喉を狙った一撃。それは的確且つ確実にダメージを与えた。体力の減りが少ないのは、先程の挙動から考えるに、AGI極振りのパラメータなのだろう。STRの少なさによるダメージ低下は免れない。しかしあの速度は、下手をすれば同じようなステ振りをしているアルゴに匹敵するほどのモノだ。

そして…エステルは未だ、目を見開いたまま固まっていた。

一度だけ、たった一度だけリアルで出会った相手。

こちらで会おうと約束しただけの少年。

しかしデスゲームが始まって、いつ命を落とすとも解らない状況に陥って、必死に探せども見つからなかった。

しかし、そんな彼が今目の前に居る。

一ヶ月、探していた相手が…目の前に…。

 

「よる……っ!」

 

「おい、下がるぞ!今の間にPOTを飲め!」

 

彼より少し遅れて追い付いたエギルが、エステルの襟首を掴んで後退する。少々乱雑だが、状況が状況だ。どうのこうの言っては居られない。

 

「無事…だったんだ…良かっ…た…。」

 

「お、おいおい、何で泣いてんだ?痛みはない…って死にかけたんだからな、無理もねぇか。まぁとりあえず回復だけはしておけ。」

 

エギルが腰のポーチからPOTを取り出し、ホロホロと涙を流すエステルの口にねじ込む。…少々強引だが、この際致し方ない。何せ、ボス戦の真っ直中。いつヘイトがこちらに向いて攻撃されるやも解らないのだから、HPを安全域にしておくに越したことは無い。

じわじわと回復していくHPゲージ。しかし、エステルはそんなことも憚らず、目の前でコボルトロードと対峙する少年から目を離せずにいた。

 

「いいか?俺たちはタンクとしてスイッチしに行く。嬢ちゃんはHPが回復するまで大人しくしてろ。今のまま行ったら、やられちまうからな。」

 

そう言うとエギルは、両手斧を構え、コボルトロードに向かって走り去っていく。

そんな彼を見ながら、ここに来てようやく自身のHPゲージを確認すると、少しずつ残量が上昇し、ようやく色がレッドからイエローに変わったと言ったところだった。

 

「死に…かけたんだ…わたし…。」

 

さっきは咄嗟のことで身体が勝手に動いた。しかし改めてみれば、命を落としかけたことをようやく実感した。
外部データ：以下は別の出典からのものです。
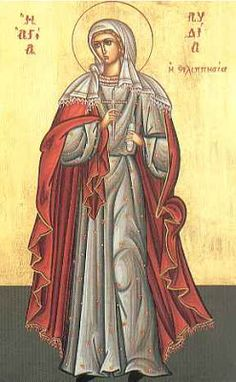 MYSTAGOGY: Saint Lydia of Philippi, the Equal To the Apostles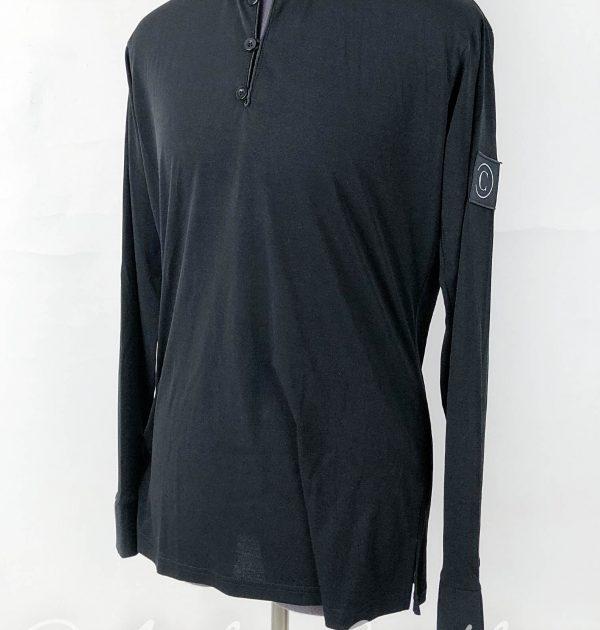 H-LAH1-Domen-Chrisanne-Shirt1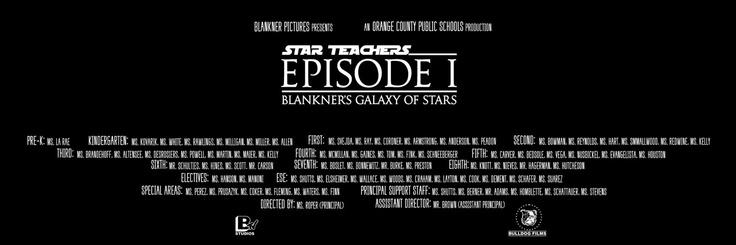 Star wars School Bulletin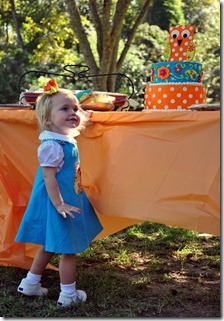 blair&#39;s 2nd bday aunt linnie pics 100910 (63)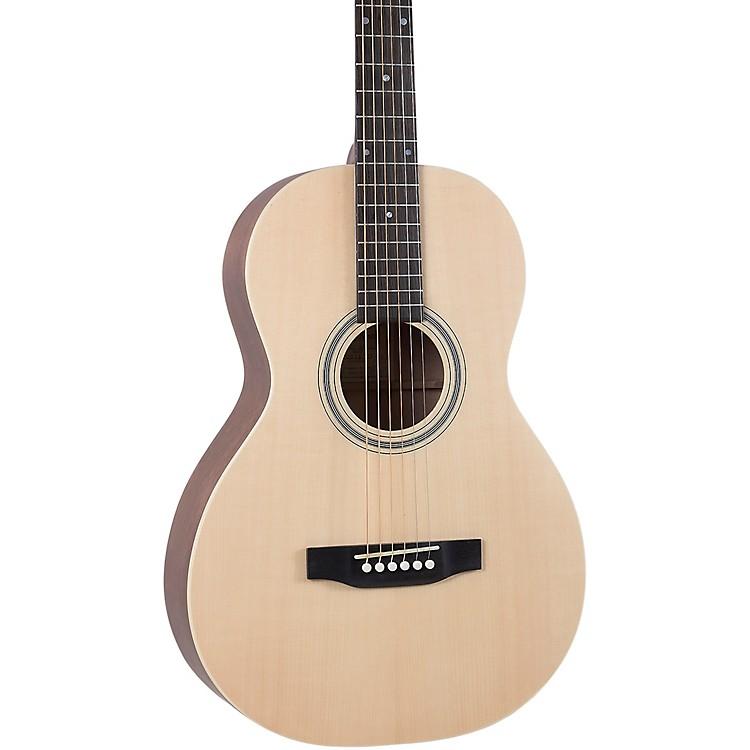 Recording KingRP-M9M Single O Acoustic GuitarNatural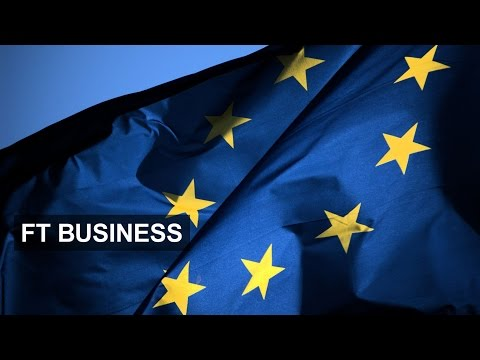The EU 'digital single market' explained | FT Business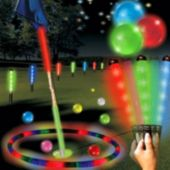 New Night Golf Target Game Package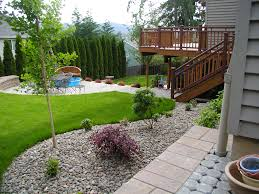 Backyard Design Tools garden design with backyard ideas landscape design ideas landscaping network with hillside landscaping from landscapingnetwork Want A Kid Friendly Backyard One Where They Can Burn Off All Their Extra Energy All You Need Is A Little Imagination And The Right Tools To Design Your
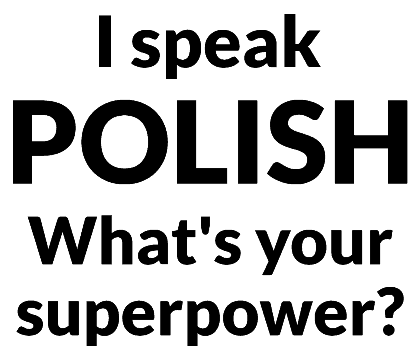 7 Advantages of Learning Polish | Tips to Learn Polish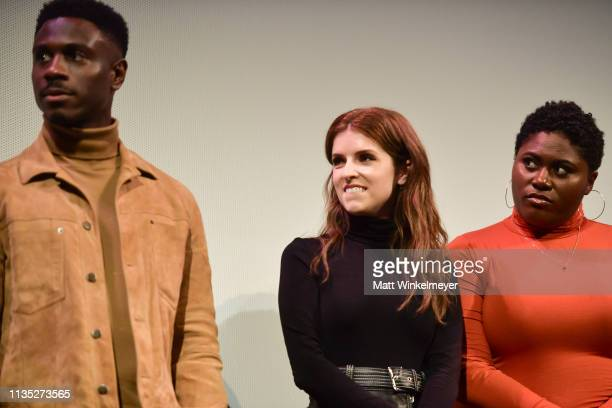 Marchánt Davis Anna Kendrick and Danielle Brooks attend the The Day Shall Come Premiere 2019 SXSW Conference and Festivals at Paramount Theatre on...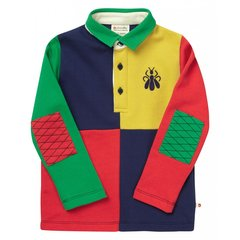 Piccalilly Hopscotch Rugby Shirt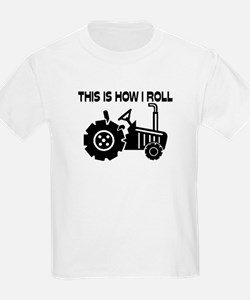 This Is How I Roll Farming Trac T-Shirt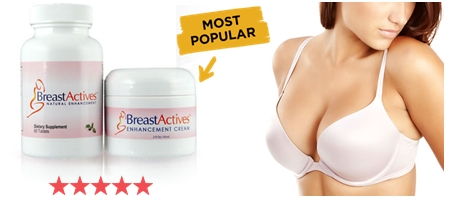 Breast Actives Philippines For Larger Breasts Breast Actives Price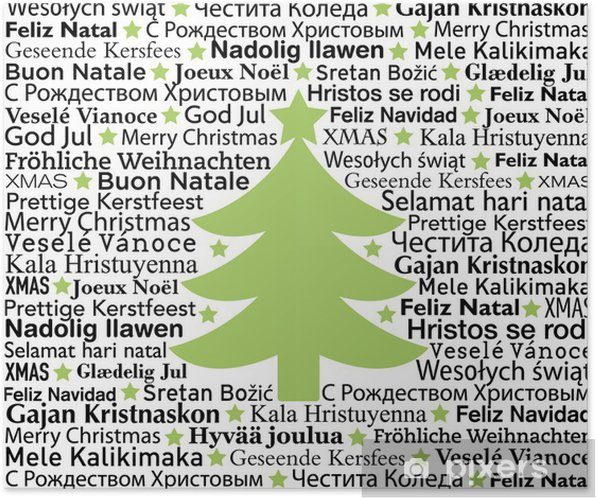 Merry Christmas In Different Languages.Merry Christmas In Different Languages Typographic Background Poster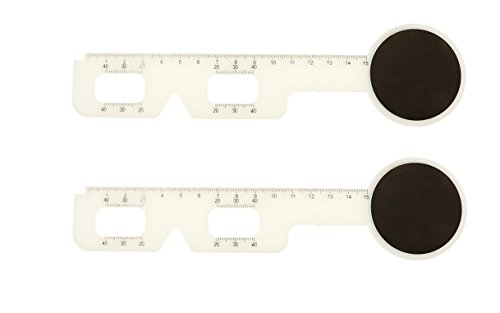 EFK-II SUPPLY 2 Pieces Optical PD Ruler Pupil Distance Meter Eye Ophthalmic Tool w/ Occluder BRAND - Pupillary Distance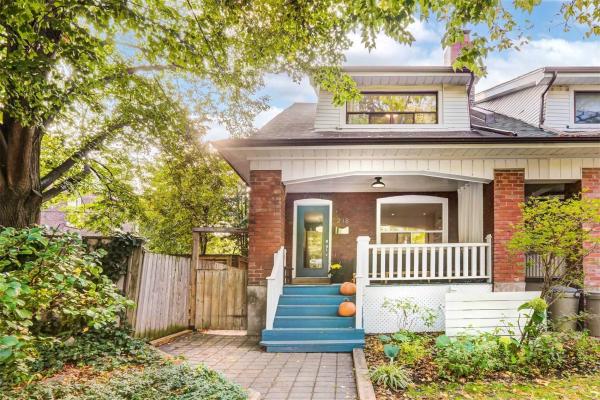 218 Concord Ave, Toronto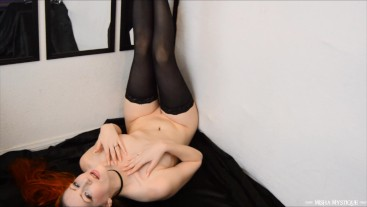 Stiletto Nails and Bare Skin - topless fingernail fetish scratching tapping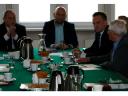 Posiedzenie Powiatowej Rady Rynku Pracy dla Miasta Nowego Sącza - 1 - 640x480.png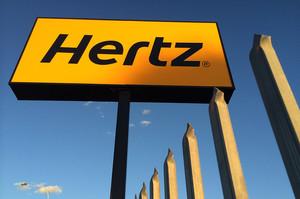 Сервіс з оренди авто Hertz із понад 100-річною історію оголосив про банкрутство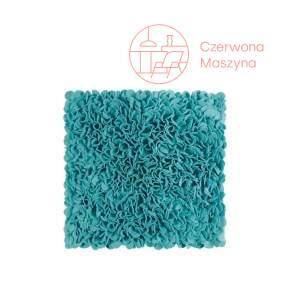 Dywanik łazienkowy Aquanova Sepp 60 x 60 cm, lagoon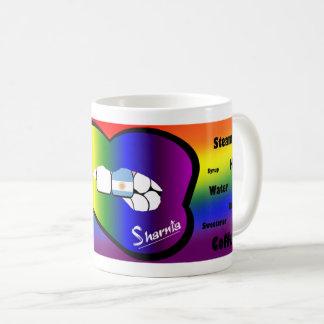 Sharnia's Lips Argentina Mug (RB Lip)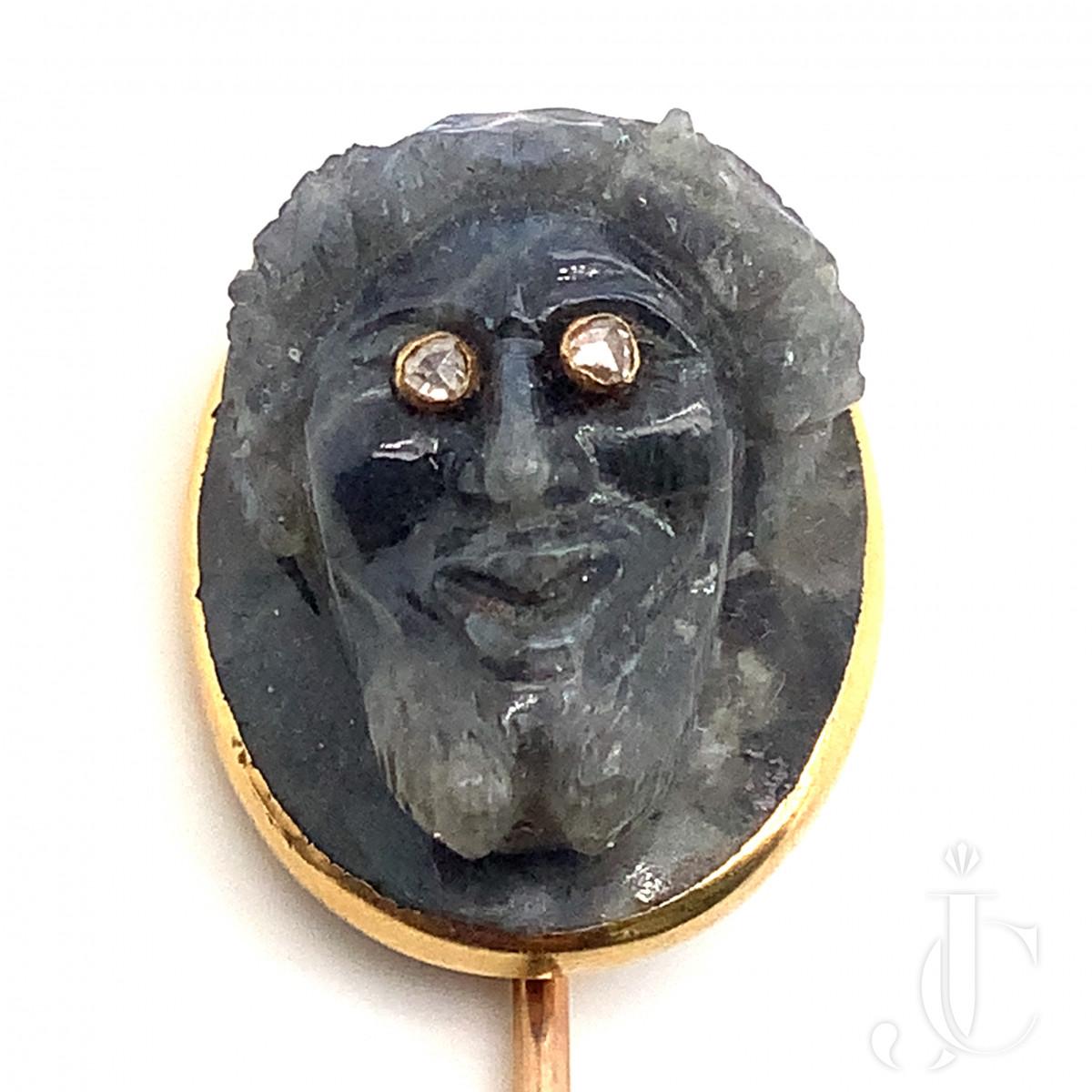 Labradorite Stickpin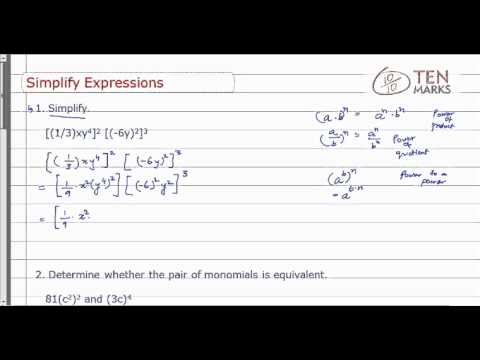 Simplify Expressions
最初の隠しログアウトスポットの時よりも危うい状況だった。

あれからも、HPがレッドに陥ることが幾らかあったが、今日ほど危機感を抱いたことはなかった。

今までは何とかなっていた。だが今回ばかりはどうにもならないと、一種の諦めというモノを感じてしまうほどに。

情報を集める中である程度の危険な場所に入りこむ事はあった。だがそれは殆どMOBとの戦いのみ。フロアボスは元より、エリアボスすら戦ったこともなかった。

 

「これが…最前線…攻略組の戦い…。」

 

危険を冒してでも強敵を倒し、情報を集めたり、稀少アイテムを求めるために最前線で戦うプレイヤー、その戦場。それは今正に行われているフロアボスとの戦いがそれだった。

一つのミスが、常に命を危険に曝す。そんな戦いを重ねている彼等。ボス戦ではじめて最前線とプレイヤーと共に戦う、そんなことは始めから無謀だったのかも知れない。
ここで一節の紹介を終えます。